Maine Law graduate writes heart-felt column on eve of commencement
Victoria M. Rodríguez-Roldán, a member of the 2014 class at the University of Maine School of Law, wrote a column that was published by the Bangor Daily News on May 16, 2014, one day before the commencement ceremony.
In the column, Rodríguez-Roldán describes her time at Maine Law as “a three-year long reflection into humanity’s quest for its own soul and freedom.”
To read the column, click here. Here is an excerpt:
On Saturday, May 17, at the Merrill Auditorium in Portland, the University of Maine School of Law will graduate its class of 2014 of which I am a member. After three years of sleep-depriving course work, three-hour tightly timed exams, all-night paper writing, clinical work representing those most in need of legal aid and least able to afford it, and so much more, we have made it.
While we all have a bar exam to pass at the end of this summer, this is a time to rejoice nonetheless, for it wasn’t easy to get here.
My request to my fellow almost-lawyers is that we never forget what we learned the last three years — and especially the meaning and origin behind what we learned. Law school, in my view, was never merely a collection of statutes, case law and archaic common law rules to cram for to pass an exam, but rather, it was a three-year long reflection into humanity’s quest for its own soul and freedom.
Let it not be lost on my classmates that when we walk the stage in that auditorium, and several months later when we take the oath of admission to the bar, we will be doing far more than the reward of three years of hard work. We will all be standing as the heirs of a thousand years of history.

- - -

# Exercise directions
Return the stretch of the Maine Law commencement column from "Let it not be" through "years of history.", copied word for word. The stored data has no connection to the column about the Maine Law graduate.

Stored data
- - -

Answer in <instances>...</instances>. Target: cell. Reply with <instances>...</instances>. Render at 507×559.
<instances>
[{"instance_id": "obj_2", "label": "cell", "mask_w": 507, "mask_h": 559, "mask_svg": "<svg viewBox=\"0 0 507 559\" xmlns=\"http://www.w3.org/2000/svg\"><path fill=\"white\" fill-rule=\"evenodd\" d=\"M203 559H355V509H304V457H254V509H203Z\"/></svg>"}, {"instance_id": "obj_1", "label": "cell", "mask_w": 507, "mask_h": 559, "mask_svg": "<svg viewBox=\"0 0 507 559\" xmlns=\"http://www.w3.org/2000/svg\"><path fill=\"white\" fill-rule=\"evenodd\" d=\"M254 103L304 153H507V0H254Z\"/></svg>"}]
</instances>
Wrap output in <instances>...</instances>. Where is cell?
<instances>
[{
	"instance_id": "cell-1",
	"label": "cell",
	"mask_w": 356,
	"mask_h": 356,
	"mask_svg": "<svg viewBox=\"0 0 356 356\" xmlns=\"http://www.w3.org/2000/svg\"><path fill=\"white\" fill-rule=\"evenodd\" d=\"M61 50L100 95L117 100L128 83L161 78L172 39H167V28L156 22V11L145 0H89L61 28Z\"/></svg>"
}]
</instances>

- - -

# Task response
Let it not be lost on my classmates that when we walk the stage in that auditorium, and several months later when we take the oath of admission to the bar, we will be doing far more than the reward of three years of hard work. We will all be standing as the heirs of a thousand years of history.